California Faults PG&E Utility in Probe of Dixie Fire, Second-Largest in State’s History

In their probe of last summer’s devastating Dixie Fire, California fire investigators have faulted PG&E utility, referring the matter to local prosecutors.

The fire, which began July 13, burned nearly 1 million acres, destroyed 1,329 structures and left an additional 95 damaged.

The California Department of Forestry and Fire Protection, also known as Cal Fire, announced Tuesday that investigators determined the blaze was caused by electrical distribution lines owned and operated by PG&E making contact with a tree west of the Cresta Dam in the northern part of the state.

Cal Fire said in its statement that it has forwarded its investigative report to the Butte County District Attorney’s Office. The department referred questions to the prosecutor’s office, which was not available for comment Tuesday evening.

PG&E did not respond to an email seeking comment Tuesday night.

Greenville Rubble from Dixie Fire
California state investigators determined Tuesday that utility company PG&E was at fault for the massive Dixie Fire, which burned nearly 1 million acres and forced multiple towns to evacuate.
Justin Sullivan/Getty Images

Over the summer, the Dixie Fire grew to California’s second-largest wildfire, spreading to five counties in the north-central part of the state. The size of the blaze came close to overcoming 2020’s August Complex fire, which is the state’s largest at 1.3 million acres.

The Dixie Fire leveled several mountain towns in Sierra Nevada counties, including Greenville and Grizzly Flats, before officials finally declared it to be fully contained in October with the arrival of winter storms.

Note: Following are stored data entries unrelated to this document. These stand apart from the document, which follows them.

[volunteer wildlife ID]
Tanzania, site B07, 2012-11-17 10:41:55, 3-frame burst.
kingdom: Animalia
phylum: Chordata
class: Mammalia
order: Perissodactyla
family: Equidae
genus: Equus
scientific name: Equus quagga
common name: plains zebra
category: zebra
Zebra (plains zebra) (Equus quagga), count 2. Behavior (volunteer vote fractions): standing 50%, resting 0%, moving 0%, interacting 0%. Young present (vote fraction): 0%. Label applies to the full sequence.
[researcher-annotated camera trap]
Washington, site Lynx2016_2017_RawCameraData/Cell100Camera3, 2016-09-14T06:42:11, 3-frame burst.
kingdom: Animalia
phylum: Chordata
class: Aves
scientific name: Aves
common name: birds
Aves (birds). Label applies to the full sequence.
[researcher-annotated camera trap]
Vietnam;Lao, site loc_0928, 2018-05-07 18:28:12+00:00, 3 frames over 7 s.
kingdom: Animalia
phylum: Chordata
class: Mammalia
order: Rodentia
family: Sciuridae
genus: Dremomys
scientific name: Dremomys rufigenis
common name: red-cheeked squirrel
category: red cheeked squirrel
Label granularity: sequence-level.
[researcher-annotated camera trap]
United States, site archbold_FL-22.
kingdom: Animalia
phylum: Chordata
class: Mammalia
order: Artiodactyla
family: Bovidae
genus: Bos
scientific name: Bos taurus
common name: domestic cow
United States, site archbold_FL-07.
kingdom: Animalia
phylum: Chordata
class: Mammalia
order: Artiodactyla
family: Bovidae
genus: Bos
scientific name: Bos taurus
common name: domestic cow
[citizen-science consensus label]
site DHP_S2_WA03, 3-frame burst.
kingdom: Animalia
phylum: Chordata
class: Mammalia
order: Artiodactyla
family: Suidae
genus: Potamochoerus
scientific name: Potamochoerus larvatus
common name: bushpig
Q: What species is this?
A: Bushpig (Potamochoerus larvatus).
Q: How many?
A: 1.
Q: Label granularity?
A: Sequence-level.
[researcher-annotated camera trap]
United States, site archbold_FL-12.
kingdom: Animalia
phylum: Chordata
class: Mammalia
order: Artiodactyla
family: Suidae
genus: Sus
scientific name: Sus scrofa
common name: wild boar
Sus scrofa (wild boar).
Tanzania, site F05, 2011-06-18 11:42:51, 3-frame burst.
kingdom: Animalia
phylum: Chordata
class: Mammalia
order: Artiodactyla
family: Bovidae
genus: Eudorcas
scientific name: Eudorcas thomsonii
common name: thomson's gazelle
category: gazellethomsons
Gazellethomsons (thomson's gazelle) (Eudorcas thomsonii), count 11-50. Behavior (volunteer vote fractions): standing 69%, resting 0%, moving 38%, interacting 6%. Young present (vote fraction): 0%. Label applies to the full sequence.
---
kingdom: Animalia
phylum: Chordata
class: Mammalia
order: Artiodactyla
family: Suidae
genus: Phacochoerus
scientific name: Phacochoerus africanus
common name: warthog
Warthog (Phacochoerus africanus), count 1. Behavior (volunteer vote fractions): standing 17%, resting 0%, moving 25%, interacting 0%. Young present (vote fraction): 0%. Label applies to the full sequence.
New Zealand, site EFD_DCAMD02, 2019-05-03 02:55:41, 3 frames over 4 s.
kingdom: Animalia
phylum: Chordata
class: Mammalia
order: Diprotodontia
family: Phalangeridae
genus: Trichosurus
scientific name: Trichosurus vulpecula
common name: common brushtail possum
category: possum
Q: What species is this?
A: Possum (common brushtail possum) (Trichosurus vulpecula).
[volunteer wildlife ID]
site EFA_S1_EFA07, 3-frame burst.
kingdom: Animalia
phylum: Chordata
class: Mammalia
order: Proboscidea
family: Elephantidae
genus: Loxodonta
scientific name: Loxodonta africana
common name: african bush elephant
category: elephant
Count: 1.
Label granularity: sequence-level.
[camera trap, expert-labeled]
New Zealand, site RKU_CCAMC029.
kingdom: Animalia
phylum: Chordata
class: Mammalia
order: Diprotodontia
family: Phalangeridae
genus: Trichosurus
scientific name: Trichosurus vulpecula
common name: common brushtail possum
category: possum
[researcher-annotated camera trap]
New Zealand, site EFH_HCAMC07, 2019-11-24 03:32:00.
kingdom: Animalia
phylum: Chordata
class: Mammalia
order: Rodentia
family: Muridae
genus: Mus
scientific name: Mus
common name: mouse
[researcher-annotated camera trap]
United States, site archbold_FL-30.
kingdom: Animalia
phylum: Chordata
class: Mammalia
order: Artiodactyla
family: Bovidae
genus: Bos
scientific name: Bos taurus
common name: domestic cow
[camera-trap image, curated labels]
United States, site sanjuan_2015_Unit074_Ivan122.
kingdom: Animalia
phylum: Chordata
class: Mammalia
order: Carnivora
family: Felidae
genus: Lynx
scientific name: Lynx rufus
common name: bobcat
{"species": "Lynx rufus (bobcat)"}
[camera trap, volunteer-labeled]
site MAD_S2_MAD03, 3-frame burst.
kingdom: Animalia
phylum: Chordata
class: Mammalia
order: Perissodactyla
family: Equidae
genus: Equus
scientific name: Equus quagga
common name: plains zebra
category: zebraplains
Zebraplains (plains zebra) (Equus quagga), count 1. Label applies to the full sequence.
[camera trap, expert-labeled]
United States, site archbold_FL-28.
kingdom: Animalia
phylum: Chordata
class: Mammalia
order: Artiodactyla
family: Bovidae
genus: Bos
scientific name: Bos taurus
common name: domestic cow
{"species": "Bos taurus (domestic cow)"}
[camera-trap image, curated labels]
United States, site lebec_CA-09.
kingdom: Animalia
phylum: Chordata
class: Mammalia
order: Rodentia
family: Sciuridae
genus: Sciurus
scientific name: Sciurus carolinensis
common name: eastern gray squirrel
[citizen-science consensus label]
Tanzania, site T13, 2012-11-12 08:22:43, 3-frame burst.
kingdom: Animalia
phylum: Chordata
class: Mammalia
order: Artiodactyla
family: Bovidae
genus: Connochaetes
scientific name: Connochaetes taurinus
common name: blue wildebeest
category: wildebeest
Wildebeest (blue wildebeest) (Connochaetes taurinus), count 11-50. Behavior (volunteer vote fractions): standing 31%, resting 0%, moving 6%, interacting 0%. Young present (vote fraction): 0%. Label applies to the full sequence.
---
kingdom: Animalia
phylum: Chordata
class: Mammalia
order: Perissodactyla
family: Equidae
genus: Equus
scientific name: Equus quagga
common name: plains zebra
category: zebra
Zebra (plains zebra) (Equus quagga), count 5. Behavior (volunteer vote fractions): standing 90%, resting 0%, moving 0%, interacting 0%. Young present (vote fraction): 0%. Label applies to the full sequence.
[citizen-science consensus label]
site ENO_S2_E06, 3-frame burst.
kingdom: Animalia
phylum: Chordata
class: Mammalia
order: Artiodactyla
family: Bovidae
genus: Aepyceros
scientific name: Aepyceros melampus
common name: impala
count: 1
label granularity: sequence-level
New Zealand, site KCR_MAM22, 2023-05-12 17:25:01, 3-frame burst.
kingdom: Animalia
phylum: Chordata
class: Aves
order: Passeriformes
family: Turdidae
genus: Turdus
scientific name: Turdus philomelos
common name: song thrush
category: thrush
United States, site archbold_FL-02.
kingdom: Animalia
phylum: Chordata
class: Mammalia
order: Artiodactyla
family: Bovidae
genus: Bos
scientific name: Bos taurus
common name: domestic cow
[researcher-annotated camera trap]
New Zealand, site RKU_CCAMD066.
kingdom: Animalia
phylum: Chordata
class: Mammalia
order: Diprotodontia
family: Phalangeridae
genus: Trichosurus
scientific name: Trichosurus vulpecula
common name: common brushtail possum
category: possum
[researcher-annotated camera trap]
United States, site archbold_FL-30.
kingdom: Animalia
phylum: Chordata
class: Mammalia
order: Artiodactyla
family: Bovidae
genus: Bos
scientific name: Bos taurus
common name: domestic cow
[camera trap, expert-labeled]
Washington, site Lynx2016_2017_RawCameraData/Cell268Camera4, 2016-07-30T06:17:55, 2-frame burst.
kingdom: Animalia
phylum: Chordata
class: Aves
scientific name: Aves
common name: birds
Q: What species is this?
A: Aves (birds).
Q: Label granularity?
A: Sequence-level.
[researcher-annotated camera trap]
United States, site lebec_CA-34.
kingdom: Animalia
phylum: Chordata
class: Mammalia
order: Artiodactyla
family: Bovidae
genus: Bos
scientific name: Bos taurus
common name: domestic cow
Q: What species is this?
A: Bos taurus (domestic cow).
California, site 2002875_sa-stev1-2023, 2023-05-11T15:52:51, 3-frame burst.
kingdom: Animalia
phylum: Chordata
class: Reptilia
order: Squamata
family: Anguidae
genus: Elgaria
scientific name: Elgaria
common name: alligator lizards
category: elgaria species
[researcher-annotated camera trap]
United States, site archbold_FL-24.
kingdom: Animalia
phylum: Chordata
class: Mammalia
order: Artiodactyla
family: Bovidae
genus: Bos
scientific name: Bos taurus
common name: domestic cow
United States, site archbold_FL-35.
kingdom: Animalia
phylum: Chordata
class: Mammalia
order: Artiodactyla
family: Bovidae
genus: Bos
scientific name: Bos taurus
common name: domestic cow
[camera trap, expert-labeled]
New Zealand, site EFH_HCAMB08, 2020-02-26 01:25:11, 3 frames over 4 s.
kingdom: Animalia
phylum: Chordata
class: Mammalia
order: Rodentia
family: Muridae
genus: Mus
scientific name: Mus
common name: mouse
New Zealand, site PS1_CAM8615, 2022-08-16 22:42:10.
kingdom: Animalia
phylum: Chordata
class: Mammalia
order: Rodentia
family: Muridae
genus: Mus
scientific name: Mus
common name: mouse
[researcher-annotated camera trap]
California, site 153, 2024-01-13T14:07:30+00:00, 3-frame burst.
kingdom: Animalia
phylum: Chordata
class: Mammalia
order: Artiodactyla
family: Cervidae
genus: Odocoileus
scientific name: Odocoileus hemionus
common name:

PG&E is an investor-owned utility that serves about 16 million people throughout a 70,000-square-mile service area, according to its website. Cal Fire’s determination isn’t the first time PG&E has come under scrutiny for its role in wildfires.

In November, PG&E settled with state regulators over the 120-acre Kincade Fire in 2019 that was caused by its decommissioned but still energized transmission equipment that broke and ignited nearby vegetation. The utility agreed to pay $40 million to the state’s general fund and another $85 million to remove abandoned transmission equipment over the incident.

In September, the utility was charged with manslaughter by the Shasta County District Attorney’s Office in the Zogg Fire that killed four and burned nearly 200 homes near Redding in 2020.

PG&E filed for bankruptcy in 2019 and pleaded guilty to 84 counts of involuntary manslaughter related to the 2018 Camp Fire, which was sparked by its equipment and completely scorched the town of Paradise.

Over the summer, PG&E said it would bury 10 percent, or 10,000 miles, of its power lines at a cost of $15 billion to $30 billion to prevent wildfires.